## Saved entries
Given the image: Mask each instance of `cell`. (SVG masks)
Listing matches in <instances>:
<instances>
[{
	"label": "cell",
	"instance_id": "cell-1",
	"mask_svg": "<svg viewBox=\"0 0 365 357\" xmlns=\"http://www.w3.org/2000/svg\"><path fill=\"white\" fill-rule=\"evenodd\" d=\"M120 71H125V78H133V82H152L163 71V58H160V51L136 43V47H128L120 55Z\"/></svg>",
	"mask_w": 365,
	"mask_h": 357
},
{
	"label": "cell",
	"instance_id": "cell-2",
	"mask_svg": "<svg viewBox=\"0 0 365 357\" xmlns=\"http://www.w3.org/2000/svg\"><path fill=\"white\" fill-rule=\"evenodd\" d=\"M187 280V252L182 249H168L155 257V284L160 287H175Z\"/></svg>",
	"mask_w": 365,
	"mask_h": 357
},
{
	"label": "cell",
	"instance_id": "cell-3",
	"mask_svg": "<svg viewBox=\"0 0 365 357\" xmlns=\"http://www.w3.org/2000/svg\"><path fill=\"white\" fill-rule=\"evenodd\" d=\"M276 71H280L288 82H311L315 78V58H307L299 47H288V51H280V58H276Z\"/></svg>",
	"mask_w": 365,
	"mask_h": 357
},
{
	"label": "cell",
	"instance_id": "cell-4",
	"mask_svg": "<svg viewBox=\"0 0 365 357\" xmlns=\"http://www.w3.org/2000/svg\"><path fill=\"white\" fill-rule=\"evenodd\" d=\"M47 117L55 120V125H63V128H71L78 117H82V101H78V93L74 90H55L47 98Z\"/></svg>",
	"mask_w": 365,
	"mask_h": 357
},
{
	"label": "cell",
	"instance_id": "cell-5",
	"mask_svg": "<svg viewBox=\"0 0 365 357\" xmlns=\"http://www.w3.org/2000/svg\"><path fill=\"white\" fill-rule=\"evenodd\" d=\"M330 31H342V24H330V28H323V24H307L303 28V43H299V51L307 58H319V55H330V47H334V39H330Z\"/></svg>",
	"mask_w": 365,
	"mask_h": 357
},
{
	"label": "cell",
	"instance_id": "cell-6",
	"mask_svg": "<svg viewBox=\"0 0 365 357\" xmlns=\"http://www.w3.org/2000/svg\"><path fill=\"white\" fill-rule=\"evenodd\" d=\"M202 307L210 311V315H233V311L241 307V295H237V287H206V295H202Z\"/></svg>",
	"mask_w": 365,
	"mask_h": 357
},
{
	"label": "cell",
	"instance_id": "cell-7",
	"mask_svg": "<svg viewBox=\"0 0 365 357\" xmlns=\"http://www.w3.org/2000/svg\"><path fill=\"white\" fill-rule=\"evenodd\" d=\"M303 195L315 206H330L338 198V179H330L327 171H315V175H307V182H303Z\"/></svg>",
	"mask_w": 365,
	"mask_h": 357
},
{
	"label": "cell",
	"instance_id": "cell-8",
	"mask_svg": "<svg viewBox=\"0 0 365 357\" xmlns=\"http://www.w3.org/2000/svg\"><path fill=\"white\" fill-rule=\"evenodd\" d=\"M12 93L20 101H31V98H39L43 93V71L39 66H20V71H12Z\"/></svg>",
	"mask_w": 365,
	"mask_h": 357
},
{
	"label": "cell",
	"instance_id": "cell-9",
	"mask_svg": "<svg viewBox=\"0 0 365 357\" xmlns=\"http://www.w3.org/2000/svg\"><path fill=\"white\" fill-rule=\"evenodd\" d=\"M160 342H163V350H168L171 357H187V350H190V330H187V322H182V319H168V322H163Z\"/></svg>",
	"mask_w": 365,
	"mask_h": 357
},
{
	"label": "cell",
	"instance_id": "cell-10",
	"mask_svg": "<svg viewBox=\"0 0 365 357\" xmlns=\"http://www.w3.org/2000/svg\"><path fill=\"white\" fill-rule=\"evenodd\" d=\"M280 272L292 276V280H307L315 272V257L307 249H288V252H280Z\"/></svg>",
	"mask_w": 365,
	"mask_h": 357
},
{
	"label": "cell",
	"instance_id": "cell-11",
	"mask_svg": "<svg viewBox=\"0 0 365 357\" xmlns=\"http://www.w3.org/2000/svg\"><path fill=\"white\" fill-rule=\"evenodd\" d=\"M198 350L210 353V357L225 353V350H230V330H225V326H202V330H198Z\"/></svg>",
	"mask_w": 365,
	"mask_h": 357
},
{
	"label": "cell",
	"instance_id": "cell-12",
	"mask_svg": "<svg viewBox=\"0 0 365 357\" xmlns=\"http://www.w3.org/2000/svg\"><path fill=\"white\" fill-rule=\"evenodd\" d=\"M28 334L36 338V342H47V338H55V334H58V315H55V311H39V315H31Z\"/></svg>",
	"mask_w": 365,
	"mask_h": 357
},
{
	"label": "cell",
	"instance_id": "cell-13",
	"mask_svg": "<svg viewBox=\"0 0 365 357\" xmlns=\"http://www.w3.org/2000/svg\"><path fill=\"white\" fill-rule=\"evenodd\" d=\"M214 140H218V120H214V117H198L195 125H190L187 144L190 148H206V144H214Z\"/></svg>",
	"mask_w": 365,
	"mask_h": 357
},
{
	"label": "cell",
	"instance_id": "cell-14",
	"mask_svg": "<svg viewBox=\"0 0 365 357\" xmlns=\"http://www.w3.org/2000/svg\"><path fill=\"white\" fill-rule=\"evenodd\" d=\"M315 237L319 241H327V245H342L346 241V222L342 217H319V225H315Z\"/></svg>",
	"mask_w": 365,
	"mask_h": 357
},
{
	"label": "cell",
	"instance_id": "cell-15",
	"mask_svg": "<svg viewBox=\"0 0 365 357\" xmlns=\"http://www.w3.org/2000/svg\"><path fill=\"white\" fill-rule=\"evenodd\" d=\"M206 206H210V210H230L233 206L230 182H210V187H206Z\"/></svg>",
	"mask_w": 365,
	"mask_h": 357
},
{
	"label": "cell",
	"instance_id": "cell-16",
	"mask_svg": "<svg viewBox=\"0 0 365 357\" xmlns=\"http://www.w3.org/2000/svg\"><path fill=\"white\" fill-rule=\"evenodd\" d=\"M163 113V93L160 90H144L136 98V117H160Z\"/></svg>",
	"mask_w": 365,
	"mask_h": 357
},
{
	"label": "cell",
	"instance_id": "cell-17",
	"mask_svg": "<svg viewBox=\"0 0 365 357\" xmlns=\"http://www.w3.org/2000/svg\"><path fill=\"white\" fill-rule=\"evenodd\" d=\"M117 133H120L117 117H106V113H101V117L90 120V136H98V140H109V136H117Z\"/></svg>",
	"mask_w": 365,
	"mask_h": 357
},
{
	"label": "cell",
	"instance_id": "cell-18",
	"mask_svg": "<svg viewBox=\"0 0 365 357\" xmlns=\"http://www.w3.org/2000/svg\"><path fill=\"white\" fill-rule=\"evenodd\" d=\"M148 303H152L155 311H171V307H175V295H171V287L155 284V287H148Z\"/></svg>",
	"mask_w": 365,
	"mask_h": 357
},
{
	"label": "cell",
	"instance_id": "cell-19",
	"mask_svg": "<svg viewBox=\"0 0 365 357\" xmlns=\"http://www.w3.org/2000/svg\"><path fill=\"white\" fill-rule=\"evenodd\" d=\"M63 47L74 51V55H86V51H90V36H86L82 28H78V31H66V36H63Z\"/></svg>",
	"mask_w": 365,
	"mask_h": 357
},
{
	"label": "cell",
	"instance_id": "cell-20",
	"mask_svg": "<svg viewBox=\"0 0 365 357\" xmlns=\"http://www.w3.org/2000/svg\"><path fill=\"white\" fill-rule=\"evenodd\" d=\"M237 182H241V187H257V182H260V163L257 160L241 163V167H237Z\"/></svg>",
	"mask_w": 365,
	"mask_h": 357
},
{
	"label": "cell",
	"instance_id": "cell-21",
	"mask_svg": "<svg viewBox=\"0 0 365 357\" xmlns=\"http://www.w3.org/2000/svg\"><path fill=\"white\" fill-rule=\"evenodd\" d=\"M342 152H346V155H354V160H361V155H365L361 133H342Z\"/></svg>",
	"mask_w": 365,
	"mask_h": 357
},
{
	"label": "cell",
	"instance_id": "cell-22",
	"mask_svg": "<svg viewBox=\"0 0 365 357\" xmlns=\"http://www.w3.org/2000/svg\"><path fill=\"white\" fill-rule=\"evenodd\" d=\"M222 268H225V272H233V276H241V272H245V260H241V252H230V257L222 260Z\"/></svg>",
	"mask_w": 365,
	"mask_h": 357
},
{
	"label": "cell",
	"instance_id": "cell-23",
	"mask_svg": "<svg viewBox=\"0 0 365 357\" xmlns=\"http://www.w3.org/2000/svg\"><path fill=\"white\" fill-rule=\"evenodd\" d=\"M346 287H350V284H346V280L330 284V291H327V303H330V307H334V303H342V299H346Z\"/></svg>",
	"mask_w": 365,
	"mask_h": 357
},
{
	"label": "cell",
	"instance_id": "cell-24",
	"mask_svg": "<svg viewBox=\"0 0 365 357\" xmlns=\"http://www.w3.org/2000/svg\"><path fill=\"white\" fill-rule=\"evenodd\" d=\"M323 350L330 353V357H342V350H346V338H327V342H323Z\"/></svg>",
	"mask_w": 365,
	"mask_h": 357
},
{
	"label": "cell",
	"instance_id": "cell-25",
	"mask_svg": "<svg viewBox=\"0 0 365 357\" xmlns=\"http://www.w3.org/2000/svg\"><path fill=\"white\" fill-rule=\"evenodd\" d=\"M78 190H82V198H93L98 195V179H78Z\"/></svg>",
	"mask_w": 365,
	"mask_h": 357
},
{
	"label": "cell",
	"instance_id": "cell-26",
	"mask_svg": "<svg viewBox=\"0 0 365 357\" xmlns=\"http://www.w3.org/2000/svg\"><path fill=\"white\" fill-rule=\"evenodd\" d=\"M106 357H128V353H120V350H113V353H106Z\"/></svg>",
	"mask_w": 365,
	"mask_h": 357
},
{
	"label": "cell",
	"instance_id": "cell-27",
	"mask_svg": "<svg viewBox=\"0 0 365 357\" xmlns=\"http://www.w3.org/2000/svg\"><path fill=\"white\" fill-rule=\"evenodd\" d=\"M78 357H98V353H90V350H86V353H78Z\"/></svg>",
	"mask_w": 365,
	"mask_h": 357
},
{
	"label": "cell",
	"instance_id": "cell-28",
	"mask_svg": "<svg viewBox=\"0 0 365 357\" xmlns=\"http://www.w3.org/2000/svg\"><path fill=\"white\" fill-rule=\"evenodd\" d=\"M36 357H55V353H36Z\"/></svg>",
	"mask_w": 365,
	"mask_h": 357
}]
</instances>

## Problem description
Reproduce the lines from the start of the records through the line holding "71H125V78H133V82H152L163 71V58H160V51L136 43V47H128L120", inclusive.

## Task answer
Given the image: Mask each instance of `cell`. (SVG masks)
Listing matches in <instances>:
<instances>
[{
	"label": "cell",
	"instance_id": "cell-1",
	"mask_svg": "<svg viewBox=\"0 0 365 357\" xmlns=\"http://www.w3.org/2000/svg\"><path fill=\"white\" fill-rule=\"evenodd\" d=\"M120 71H125V78H133V82H152L163 71V58H160V51L136 43V47H128L120 55Z\"/></svg>",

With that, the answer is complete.